Toen Abram negenennegentig jaar was, verscheen de heer hem en zei: ‘Ik ben God de Almachtige, richt uw schreden naar Mij en gedraag u onberispelijk. Ik wil mijn verbond met u sluiten en u zeer talrijk maken.’ Toen boog Abram diep neer, en God sprak tot hem: ‘Dit is mijn verbond met u: u zult de vader worden van een menigte volken. U zult niet langer Abram heten; uw naam zal Abraham zijn, want Ik heb u vader gemaakt van vele volken. Ik zal u zeer vruchtbaar maken, volken zal Ik van u maken, zelfs koningen zullen uit u voortkomen. Ik sluit mijn verbond met u en uw nakomelingen, generatie na generatie, een altijddurend verbond: Ik zal uw God zijn en de God van uw nakomelingen. Heel Kanaän, het land waar u nu als vreemdeling verblijft, zal Ik aan u en uw nakomelingen geven om het voor altijd te bezitten, en Ik zal hun God zijn.’

 

Overweging

Als er één oerbelofte in de Bijbel staat, en er staan er vele honderden in, dan is het wel deze die we daarnet hebben beluisterd. Jahweh doet -overigens een paar keer, met zo’n leeftijd wordt een mens al wat hardhorig- aan Abraham een tweevoudige belofte: dat hij enerzijds een talrijk nageslacht zal krijgen, niet slecht voor een man van 99, en dat hij anderzijds een plek zal hebben om te wonen.

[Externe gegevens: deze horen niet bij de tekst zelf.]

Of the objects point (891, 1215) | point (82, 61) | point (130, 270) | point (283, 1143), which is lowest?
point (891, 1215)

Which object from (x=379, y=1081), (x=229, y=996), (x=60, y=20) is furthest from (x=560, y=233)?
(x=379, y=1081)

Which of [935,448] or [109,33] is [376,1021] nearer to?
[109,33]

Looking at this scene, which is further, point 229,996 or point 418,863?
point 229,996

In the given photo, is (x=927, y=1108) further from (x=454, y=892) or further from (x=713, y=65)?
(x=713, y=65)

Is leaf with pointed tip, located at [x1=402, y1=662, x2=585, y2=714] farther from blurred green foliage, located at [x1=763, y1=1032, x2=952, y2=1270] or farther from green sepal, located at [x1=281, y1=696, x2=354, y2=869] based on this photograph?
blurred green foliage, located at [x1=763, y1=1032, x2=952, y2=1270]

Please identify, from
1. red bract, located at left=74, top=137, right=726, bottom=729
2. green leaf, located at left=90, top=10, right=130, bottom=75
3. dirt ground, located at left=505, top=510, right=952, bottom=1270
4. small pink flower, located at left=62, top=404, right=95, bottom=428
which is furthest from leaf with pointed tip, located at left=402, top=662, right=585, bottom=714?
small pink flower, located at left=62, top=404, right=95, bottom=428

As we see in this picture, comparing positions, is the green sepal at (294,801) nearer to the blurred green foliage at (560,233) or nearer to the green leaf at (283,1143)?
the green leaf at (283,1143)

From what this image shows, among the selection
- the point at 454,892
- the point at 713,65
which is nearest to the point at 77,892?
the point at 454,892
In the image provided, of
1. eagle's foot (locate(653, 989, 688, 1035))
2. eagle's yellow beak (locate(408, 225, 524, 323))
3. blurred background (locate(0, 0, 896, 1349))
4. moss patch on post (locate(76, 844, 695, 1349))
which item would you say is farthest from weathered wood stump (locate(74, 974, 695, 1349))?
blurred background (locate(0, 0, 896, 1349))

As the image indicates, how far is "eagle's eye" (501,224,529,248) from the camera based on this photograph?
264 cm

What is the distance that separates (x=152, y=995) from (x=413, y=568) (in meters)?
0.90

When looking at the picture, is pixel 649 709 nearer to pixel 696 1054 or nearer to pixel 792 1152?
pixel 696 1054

Daar is heel veel over te zeggen, maar ik wil eerst een kleine zijsprong maken en even ingaan op het concept “belofte”. Het zit in onze taal in vele woorden en zinsneden: een verkoopsbelofte, een trouwbelofte, een beloftevolle jongere, de beloften in het voetbal of het wielrennen. En ook wetenschappelijke of sociale ontwikkelingen of een avond of zelfs een viering, zoals deze, kunnen veelbelovend zijn.
Een belofte is een voorafspiegeling, een verbeelding die we nu in het heden maken, van iets, een situatie, een omgeving, omstandigheden die zich in de toekomst kunnen voordoen. Iets waarvan de informatie waarover we nu beschikken, de kiemen die we herkennen, ons met enige zekerheid kunnen doen uitkijken naar wat volgt. Als alles blijft zoals het nu is, dan is de uitkomst ervan vrijwel zeker. Het woord “vrijwel” is hierbij belangrijk. Want of de belofte werkelijkheid wordt, hangt nooit alleen af van degene die belooft. Een belofte is geen contract, een verkoopsbelofte bestempelt de verkoop nog niet, een trouwbelofte is nog iets anders dan een huwelijk. Het is alleen een voorafspiegeling van wat wellicht zal komen. Maar een belofte is tegelijkertijd ook niet geheel vrijblijvend. Wanneer ik aan jullie de belofte zou doen dat mijn inbreng maar 3 minuten zal duren en ik maak er zoals voorzien een half uur van, dan blijven we beiden met een ambetant gevoel achter en ik ook nog met een droge mond. Want een belofte engageert, schept een band en wanneer die dreigt te breken, dan ontstaat er ook een gevoel van onbehagen. “Beloofd is beloofd” of “Belofte maakt schuld”, zeggen we wanneer iemand zijn of haar belofte dreigt niet na te komen. Het is niets juridisch afdwingbaar, maar er dreigt wel iets kapot te gaan in de relatie tussen beiden. En tenzij externe omstandigheden maken dat de belofte niet kan gehouden worden, komt de vertrouwensband er minstens gehavend uit. En ook de eer of de geloofwaardigheid van de belover ondergaat dat lot. Dat komt waarschijnlijk omdat tegelijkertijd met de belofte ook hoop en verwachting wordt gewekt bij de ontvanger. Een belofte doet uitkijken naar, doet al dromen over hoe het zal zijn wanneer de belofte wordt vervuld, gerealiseerd. Beloftes doen en houden of niet houden is dus een subtiel spel tussen van zekerheid en onzekerheid. Dat geldt bij uitbreiding voor de beloftes die we aan onszelf maken, goede voornemens, ze zijn populair in deze tijd van het jaar.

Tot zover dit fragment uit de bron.